Regressando às presidenciais, para reforçar a tese dessa tentação centrista, olhemos as palavras de Carlos César: “graças aos eleitores socialistas, a democracia venceu na primeira volta”. Seguindo a retórica que vimos noutros países (exemplo de Macron é o mais recente), a análise omite a dicotomia entre esquerda e direita e reduz a escolha à disputa entre a democracia e o campo não democrático. A consequência deste pensamento é bem resumida por PNS na centralidade que foi dada ao candidato de extrema direita.

Sabemos que a política não pode ser apenas a arte do possível. Quem aceita essas vistas curtas pode pensar que se manterá no poder se a direita ficar refém da extrema direita para governar ou usando essa chantagem com os partidos à esquerda. Mas isso só serve para perpetuar o que existe e rejeitar as respostas e avanços que as pessoas exigem para as suas vidas, rejeitar o combate às desigualdades e aos atrasos do país que criam o desalento e o descontentamento que a extrema direita pode cavalgar.

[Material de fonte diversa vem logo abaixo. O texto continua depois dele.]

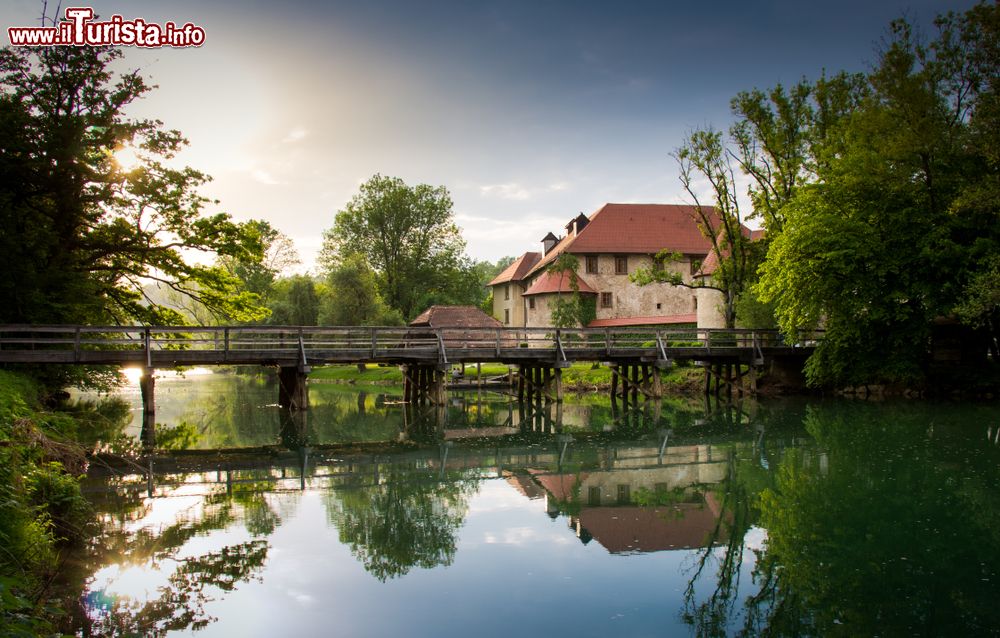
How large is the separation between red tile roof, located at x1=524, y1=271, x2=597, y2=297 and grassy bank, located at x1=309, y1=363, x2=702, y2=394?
5738 mm

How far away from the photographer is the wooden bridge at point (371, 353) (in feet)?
65.4

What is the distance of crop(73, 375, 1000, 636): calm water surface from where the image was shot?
6.70 metres

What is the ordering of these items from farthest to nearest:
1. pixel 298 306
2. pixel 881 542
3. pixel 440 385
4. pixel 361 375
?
pixel 361 375 < pixel 298 306 < pixel 440 385 < pixel 881 542

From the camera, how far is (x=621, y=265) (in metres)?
47.1

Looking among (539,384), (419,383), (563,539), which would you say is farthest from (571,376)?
(563,539)

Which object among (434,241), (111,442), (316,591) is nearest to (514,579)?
(316,591)

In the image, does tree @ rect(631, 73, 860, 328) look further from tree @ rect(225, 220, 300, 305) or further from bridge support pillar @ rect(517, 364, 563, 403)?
tree @ rect(225, 220, 300, 305)

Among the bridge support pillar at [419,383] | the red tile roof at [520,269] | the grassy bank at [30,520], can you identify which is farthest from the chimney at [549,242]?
the grassy bank at [30,520]

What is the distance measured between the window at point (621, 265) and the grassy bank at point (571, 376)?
9.93 meters

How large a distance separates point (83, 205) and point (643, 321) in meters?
31.2

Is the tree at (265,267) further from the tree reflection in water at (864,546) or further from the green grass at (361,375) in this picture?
the tree reflection in water at (864,546)

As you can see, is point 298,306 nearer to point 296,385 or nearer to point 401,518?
point 296,385

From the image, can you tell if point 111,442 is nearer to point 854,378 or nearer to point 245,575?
point 245,575

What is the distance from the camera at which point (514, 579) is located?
26.0ft
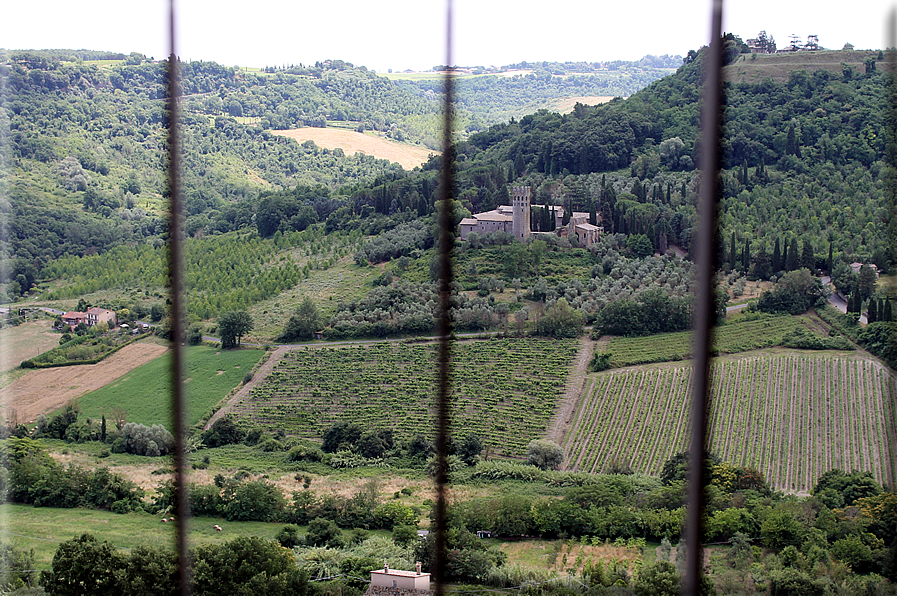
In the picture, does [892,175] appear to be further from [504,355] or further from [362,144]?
[362,144]

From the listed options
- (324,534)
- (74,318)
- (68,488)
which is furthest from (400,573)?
(74,318)

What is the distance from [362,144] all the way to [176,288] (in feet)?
119

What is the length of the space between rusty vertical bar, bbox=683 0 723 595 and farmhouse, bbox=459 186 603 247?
16.9 m

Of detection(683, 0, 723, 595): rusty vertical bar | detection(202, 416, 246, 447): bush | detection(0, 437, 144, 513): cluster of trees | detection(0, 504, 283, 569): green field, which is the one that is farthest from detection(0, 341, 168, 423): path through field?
detection(683, 0, 723, 595): rusty vertical bar

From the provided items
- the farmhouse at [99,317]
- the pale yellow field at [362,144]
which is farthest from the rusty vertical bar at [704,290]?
the pale yellow field at [362,144]

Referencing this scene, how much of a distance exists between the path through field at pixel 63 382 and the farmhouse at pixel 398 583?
8.33m

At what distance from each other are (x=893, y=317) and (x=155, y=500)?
1117 cm

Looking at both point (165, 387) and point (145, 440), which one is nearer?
point (145, 440)

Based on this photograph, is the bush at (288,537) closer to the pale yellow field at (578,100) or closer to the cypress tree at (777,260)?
the cypress tree at (777,260)

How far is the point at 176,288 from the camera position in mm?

Por isso, sendo certa a análise de PNS, a pergunta que fica é o que fará dela. É que os “bloqueios externos e internos” resultam das escolhas ideológicas às quais o PS se rendeu. A relação com a propriedade pública e a defesa dos serviços públicos, as metas do défice e a execução orçamental, a fiscalidade, a resposta às desigualdades sociais e à pobreza, a defesa do mundo do trabalho, o combate às várias formas de precariedade ou a submissão à União Europeia são os dilemas por resolver. O dossier da TAP bem o demonstra.

Por isso, voltando à história com que comecei este artigo, afirmar a deriva centrista é importante e defender um posicionamento de esquerda igualmente. Mas a pergunta que fica é: o PS confiará nisso?